Many leading Jews, in Jesus' day, were concerned about their nation being once again sent into exile. They understood past exile to have been a result of Israel's failure to keep the law, and so sought to guard Israel against that by righteously holding to the law. The Essenes (the sect famously known for producing the Dead Sea Scrolls in their Qumran community) believed that Israel as a whole was too far gone, and instead sought to separate themselves and live such incredibly righteous lives that, based on their faithfulness alone, God would spare Israel from exile. The Pharisees, on the flip side, believed that it was broader, corporate faithfulness which would stave off exile. This is why the Pharisees, while focusing on incredible personal faithfulness and obedience (even to the point of tithing their herbs and spices), also sought to constrain the broader public's actions as well. Even if a given individual didn't care about personal faithfulness to God, if there were publicly maintained boundaries that kept them from transgressing the law, that was good enough to keep the nation from experiencing God's wrath.

So when the Pharisees confront Jesus and His disciples about them plucking heads of grain and eating them on the Sabbath, it is a legitimate concern that they were working (harvesting from the field) on the Sabbath, in violation of God's direct command. In fact, God commanded Moses to have the community stone a man who went out to gather wood on the Sabbath, so you can understand why the Pharisees would take working on the Sabbath so seriously. I honestly think it's worth noting that when Jesus confronts the Pharisees about tithing their mint, dill, and cumin, He doesn't say it's unnecessary or unimportant, but rather, to the contrary, He says they should have been doing it, just without neglecting the more important things like love and mercy.

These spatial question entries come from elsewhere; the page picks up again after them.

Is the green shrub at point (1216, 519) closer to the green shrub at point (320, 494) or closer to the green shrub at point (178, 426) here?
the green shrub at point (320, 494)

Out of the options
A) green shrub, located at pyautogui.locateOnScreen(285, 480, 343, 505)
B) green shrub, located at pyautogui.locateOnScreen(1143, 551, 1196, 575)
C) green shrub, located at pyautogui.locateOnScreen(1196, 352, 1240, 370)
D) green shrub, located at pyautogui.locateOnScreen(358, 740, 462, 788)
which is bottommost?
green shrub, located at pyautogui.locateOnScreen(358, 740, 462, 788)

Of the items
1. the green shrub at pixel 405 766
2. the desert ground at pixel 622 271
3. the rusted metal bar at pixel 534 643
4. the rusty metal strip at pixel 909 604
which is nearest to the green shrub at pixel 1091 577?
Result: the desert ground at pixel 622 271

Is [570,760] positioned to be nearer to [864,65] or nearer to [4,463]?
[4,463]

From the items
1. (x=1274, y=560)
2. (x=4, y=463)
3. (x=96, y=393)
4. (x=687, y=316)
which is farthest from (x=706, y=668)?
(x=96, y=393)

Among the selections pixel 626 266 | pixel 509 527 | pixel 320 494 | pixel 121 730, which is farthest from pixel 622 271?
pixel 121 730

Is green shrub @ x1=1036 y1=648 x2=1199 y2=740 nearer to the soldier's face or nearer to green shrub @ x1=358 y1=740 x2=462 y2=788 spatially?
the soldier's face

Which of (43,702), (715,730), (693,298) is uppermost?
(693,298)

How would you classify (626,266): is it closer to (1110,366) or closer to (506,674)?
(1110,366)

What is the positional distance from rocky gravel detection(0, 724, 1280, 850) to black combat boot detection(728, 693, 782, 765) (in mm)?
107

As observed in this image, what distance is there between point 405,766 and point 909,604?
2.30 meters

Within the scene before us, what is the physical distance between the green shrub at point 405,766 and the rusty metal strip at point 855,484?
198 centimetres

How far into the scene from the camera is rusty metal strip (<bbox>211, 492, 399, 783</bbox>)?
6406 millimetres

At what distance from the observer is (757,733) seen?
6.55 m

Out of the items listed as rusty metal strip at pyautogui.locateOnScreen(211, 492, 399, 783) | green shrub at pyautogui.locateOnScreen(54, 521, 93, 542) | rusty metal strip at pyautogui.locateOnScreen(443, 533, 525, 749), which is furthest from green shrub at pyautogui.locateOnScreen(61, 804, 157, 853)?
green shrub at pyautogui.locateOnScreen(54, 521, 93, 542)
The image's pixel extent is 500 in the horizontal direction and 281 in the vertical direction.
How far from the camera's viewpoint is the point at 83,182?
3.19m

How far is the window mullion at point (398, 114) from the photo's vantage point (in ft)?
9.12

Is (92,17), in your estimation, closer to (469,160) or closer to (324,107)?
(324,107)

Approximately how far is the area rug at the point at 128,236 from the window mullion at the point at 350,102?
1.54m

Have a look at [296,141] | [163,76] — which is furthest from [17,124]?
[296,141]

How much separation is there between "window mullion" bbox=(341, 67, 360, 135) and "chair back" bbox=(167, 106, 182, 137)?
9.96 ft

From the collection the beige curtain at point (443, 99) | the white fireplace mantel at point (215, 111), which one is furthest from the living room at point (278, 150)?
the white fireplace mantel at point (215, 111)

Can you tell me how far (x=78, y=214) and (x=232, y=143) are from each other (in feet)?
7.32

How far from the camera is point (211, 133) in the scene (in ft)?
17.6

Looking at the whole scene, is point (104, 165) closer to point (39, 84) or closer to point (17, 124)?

In their minds, the Pharisees were trying to protect Israel and keep them, as a nation, operating within God's law, and that was a good, right, and noble desire, but it was their implementation of it that was lacking in the love, mercy, and compassion that God values so highly.

Now, that said, there were certainly bad eggs among the Pharisees, and their self-righteousness and pride certainly come to the fore in the gospel accounts, so I don't mean to paint them as misunderstood saints or anything like that. But given the amount to wrong teaching I've heard about what the Pharisees pursued and why, I felt like it would be good to clarify before we get too far into Mark's gospel.